With the dip in CDMA/WCDMA chipset prices, handset companies will benefit from reduced input cost, which will further help in reducing the CDMA handset prices. Cheap phones are especially important in emerging markets, and since developed countries are experiencing levels of saturation already, inevitably mobile prices will go down. Qualcomm therefore has a big incentive to keep reducing the chipset prices in order to gain more traction in emerging markets.
Royalty rate margins are under pressure
Qualcomm charges royalties on each CDMA handset sold; and one time licensing fees from CDMA chipset vendors that use its proprietary technology.
The average royalty rate of mobile devices based on Qualcomm's technology decreased from 3.7% in 2007 to about 3.2% in 2012.
As mobile devices gain more traction, especially in developing countries, prices will inevitably go down. Since the royalty charge is typically determined as a percentage of the average sale price of a mobile device, Qualcomm will see a big decline in fees collected from royalties moving forward. However, the overall negative impact is mitigated to a large extent by the rise in the underlying market of CDMA mobile devices sold - currently expected to be $1.8B in 2013.
The average pricing of mobile devices based on Qualcomm's technology has decreased marginally from $214 in 2007 to $213 in 2011. The royalties' gross profit margin has declined from 97% in 2007 to around 88% in 2012.
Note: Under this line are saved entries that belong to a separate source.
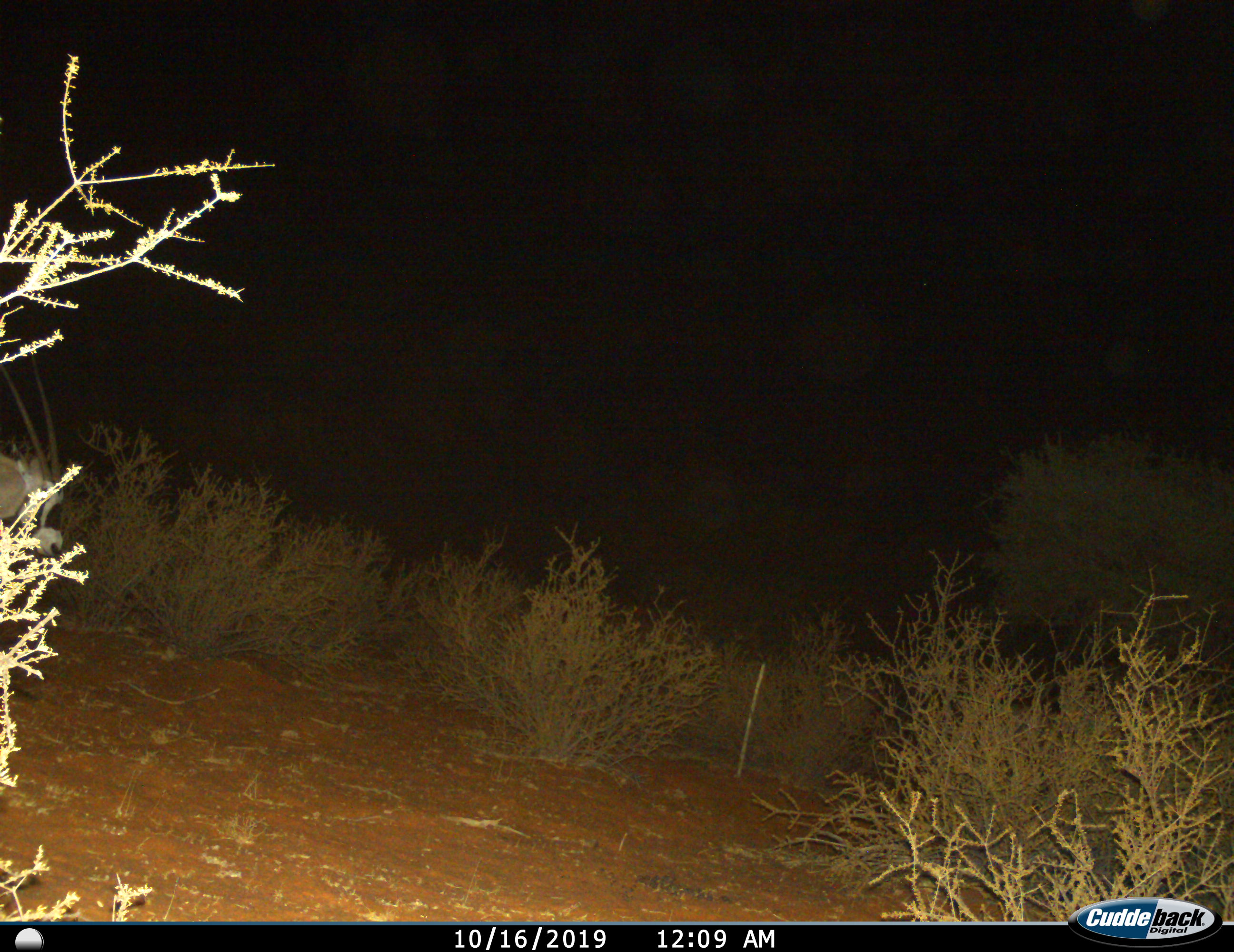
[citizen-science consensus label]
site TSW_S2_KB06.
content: unidentified animal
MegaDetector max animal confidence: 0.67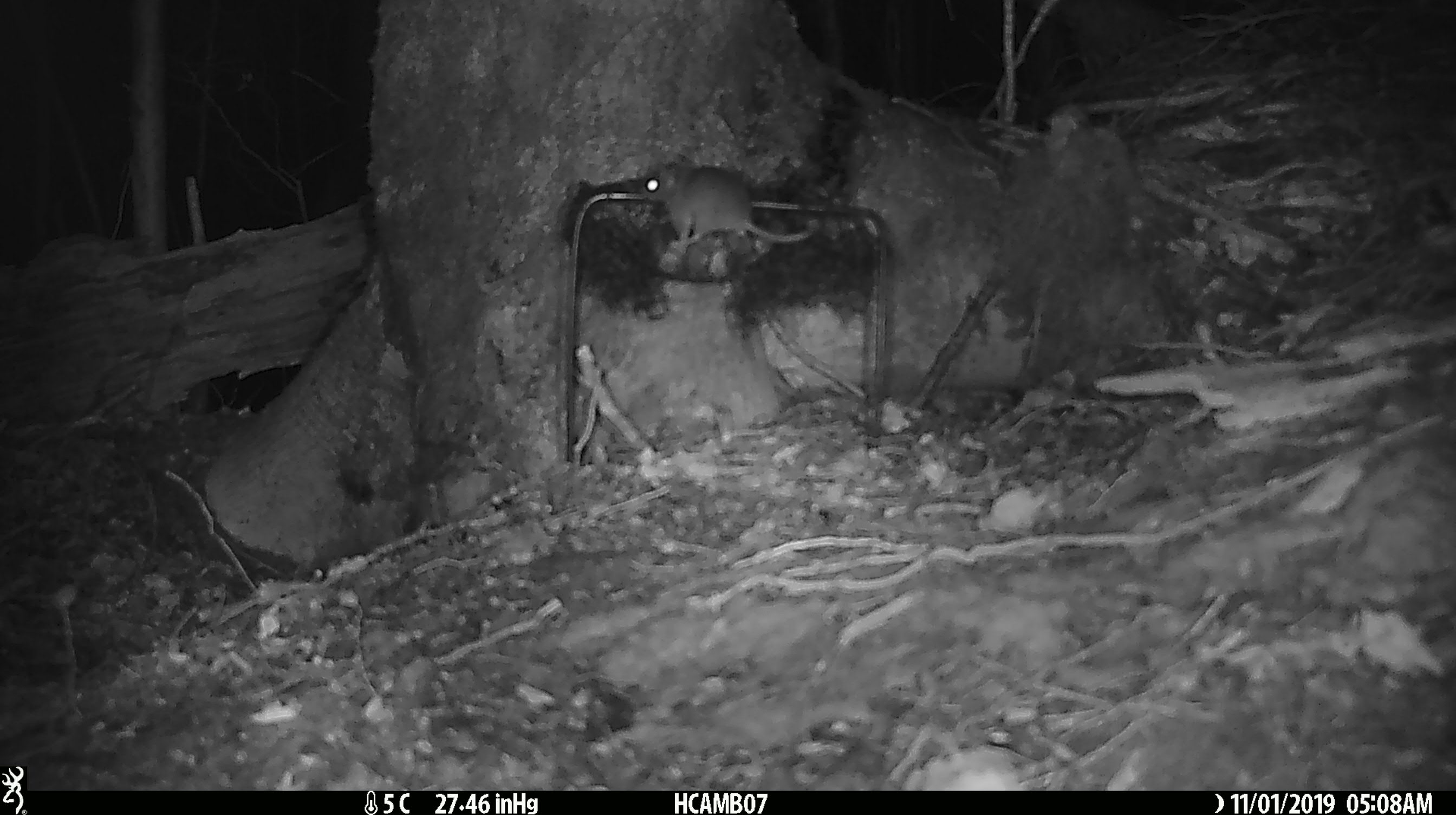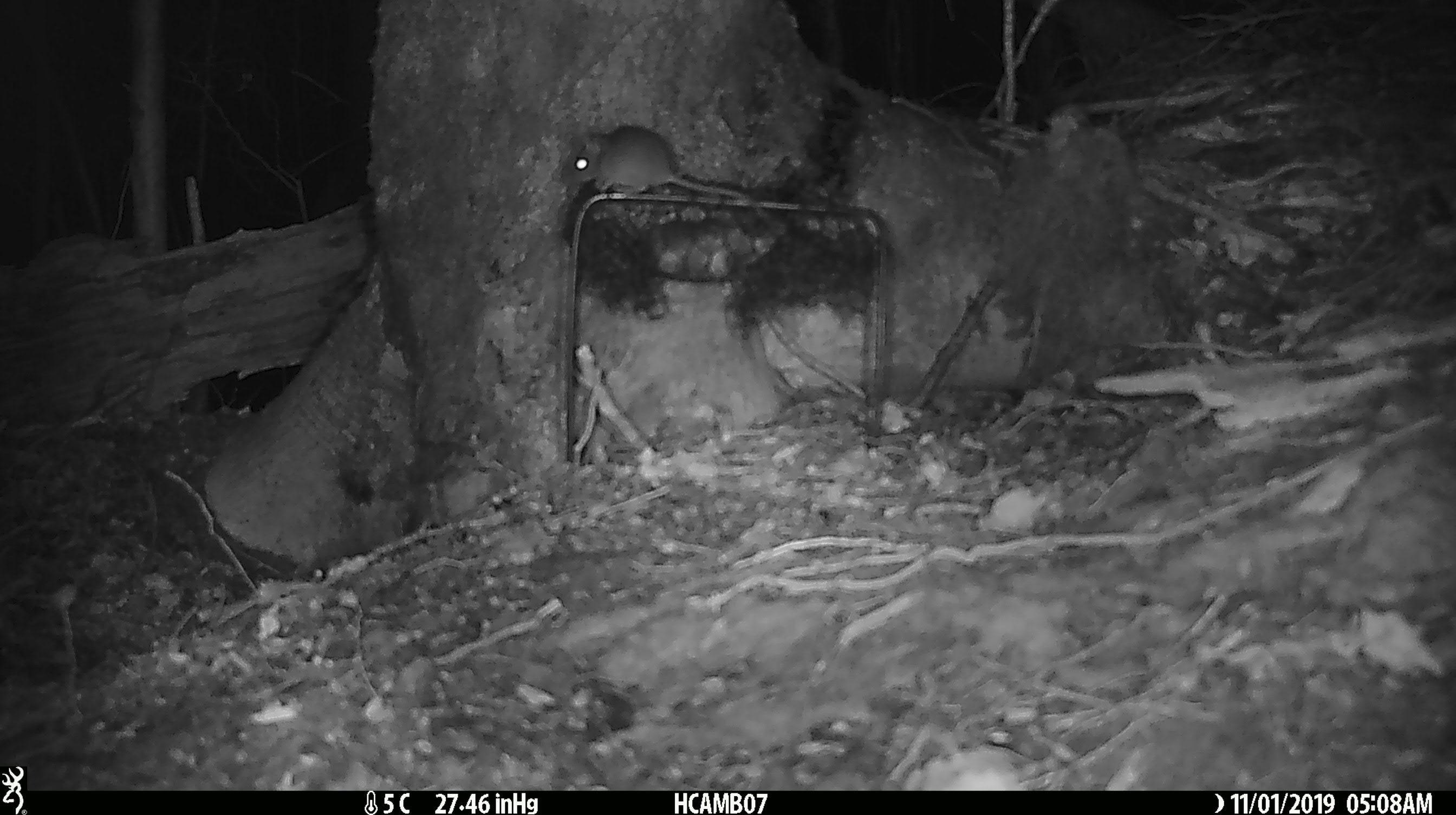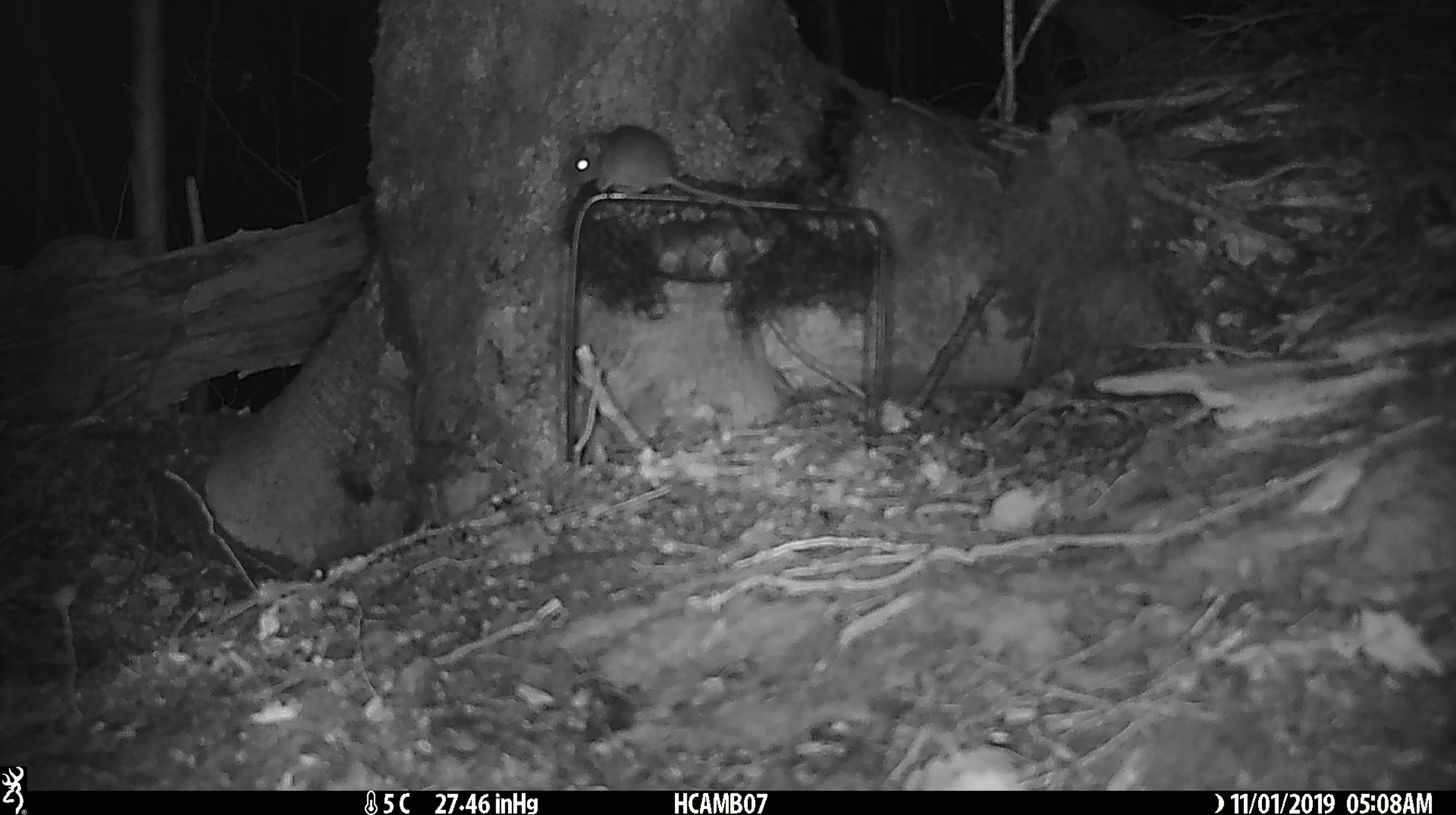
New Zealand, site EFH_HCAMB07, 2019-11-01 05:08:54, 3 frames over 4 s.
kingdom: Animalia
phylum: Chordata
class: Mammalia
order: Rodentia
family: Muridae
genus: Mus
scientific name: Mus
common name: mouse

Royalty rates have always been a debatable issue; and the struggle between mobile device vendors and Qualcomm has escalated, as is evident in an increasing number of lawsuits against Qualcomm (the famous lawsuit filed by Nokia against Qualcomm is just one example).
Nokia filed the lawsuit against Qualcomm for over-charging on the royalty rates. While the negotiated figure is unknown, according to Trefis, it is speculated that the royalty rate would have been close to 2% - much lower than the average royalty rate enjoyed by Qualcomm to date.
According to Qualcomm, it may not achieve the same royalty revenues on OFDMA-based LTE technology as it enjoyed in CDMA-based technology. This could lower the average royalty rates for Qualcomm as well.
The company is too dependent on Samsung
Samsung and HTC constitute more than 20% of Qualcomm's revenue, as per the company's SEC filings. However, Samsung has diversified its business to vendors like Broadcom and Infineon. It is also reported to be developing its own line of app processors as well as chipsets for LTE and WiMAX technology. This was one of the factors that led to Qualcomm's market share decline in the past, and could continue in the future. HTC, meanwhile has been losing market share over the past few quarters and a decline in HTC's handset sales could negatively impact Qualcomm as well.
Motorola is another customer for Qualcomm, but it has seen a constant decline in the market share and is expected to lose further ground in future.
In my opinion, Qualcomm is too dependent on Samsung, and that is probably the biggest threat to the company.
To wrap up, I believe that Qualcomm is a good buy at the current levels. Especially because we have a long way to go as a globe before we see a 100% adoption of smartphones worldwide. If other projects like Mirasol screens or femtocell growth gain traction, they may well become the next big thing for the company. Qualcomm also pays dividends, and consistently demonstrates respect for its investors. The company has no debt and is investing heavily in research and development. Cash flow is better than ever and all the fundamentals of the company are in good shape. The company has been committed to buying back its stock, especially since 2005. For all these reasons, Qualcomm continues to be a company that I expect to hold for quite some time.
Disclosure: I am long QCOM. I wrote this article myself, and it expresses my own opinions. I am not receiving compensation for it. I have no business relationship with any company whose stock is mentioned in this article.